Due to the changes implemented in the country’s health policy under the Affordable Care Act, the overall health of American citizens has attained a considerable improvement over the last decade. Despite this, a cross-section of Americans has not benefited from advancements in terms of access to care services, technology, and prevention interventions. In fact, studies have established the correlation between race/ethnicity and health differences. For instance, African American babies are more susceptible to experience morbidity within their first year in contrast to white babies. Similarly, race and ethnicity also contribute to health disparities among the members of the Hispanic population with respect to diabetes and HIV/AIDS. Due to the differences in care and prevention, it is imperative to necessitate the implementation of health interventions aimed at addressing disparities associated with HIV and diabetes among Hispanics.

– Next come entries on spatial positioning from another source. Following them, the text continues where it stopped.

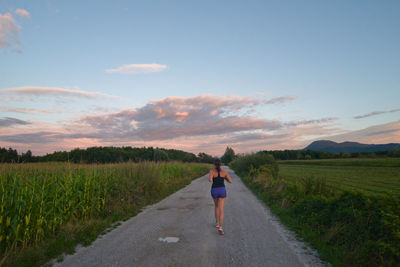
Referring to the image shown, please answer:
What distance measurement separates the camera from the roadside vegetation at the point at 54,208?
5.14m

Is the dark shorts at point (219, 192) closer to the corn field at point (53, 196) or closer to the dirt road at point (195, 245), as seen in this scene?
the dirt road at point (195, 245)

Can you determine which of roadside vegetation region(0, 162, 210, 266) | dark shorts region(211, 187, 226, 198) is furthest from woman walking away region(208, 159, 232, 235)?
roadside vegetation region(0, 162, 210, 266)

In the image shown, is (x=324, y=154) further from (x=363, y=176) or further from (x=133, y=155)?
(x=133, y=155)

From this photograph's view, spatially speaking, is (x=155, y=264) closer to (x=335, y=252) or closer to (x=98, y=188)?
(x=335, y=252)

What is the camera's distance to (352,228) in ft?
18.5

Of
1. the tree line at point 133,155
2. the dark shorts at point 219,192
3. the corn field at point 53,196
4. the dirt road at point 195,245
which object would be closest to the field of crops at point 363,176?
the dirt road at point 195,245

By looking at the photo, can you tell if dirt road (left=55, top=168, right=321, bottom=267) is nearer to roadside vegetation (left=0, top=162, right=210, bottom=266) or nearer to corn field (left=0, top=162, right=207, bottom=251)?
roadside vegetation (left=0, top=162, right=210, bottom=266)

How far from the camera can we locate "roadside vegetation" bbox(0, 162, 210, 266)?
5137 mm

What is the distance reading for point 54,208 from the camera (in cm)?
667

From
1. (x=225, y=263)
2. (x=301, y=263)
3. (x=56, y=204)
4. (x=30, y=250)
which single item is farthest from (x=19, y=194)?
(x=301, y=263)

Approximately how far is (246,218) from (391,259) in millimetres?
4709

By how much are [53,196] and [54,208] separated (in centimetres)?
33

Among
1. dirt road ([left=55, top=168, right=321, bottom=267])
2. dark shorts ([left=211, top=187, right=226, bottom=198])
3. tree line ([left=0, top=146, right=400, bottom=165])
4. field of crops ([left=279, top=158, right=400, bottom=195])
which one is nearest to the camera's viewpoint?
dirt road ([left=55, top=168, right=321, bottom=267])

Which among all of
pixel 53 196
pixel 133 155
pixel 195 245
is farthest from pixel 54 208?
pixel 133 155
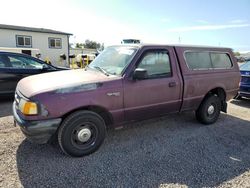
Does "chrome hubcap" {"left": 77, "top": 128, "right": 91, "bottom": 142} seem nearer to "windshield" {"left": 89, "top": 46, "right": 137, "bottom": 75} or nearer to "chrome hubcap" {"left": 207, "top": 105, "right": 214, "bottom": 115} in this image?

The Viva la Vida Project: Addressing Disparities in Diabetes Management

One of the programs developed for addressing disparities in terms of the implications of diabetes among the Hispanic population involves the Viva la Vida Project. Accordingly, the program – which literally stands for Live Your Life – is focused largely on older Hispanics who are more susceptible to the threat of acquiring diabetes. The program, which was developed by a Medicare organization called Lumetra, focuses specifically on the improvement of care interventions provided to Latino seniors that suffer from diabetes in an effort to address the discrepancies that affect the respective populace from receiving adequate health services (Olson, Sabogal, & Perez, 2008). The program in question targets healthcare facilities and providers as well as persons that benefit from the Medicare scheme via low-literacy, bilingual health education paraphernalia, interventions, provider and community partnerships, as well as media organizations. In respect to its focus on the management of diabetes among older Hispanic citizens, the Viva la Vida program has been successful in enabling the reduction of the disparities evidenced in the testing of glycosylated hemoglobin among Hispanic and white Medicare beneficiaries.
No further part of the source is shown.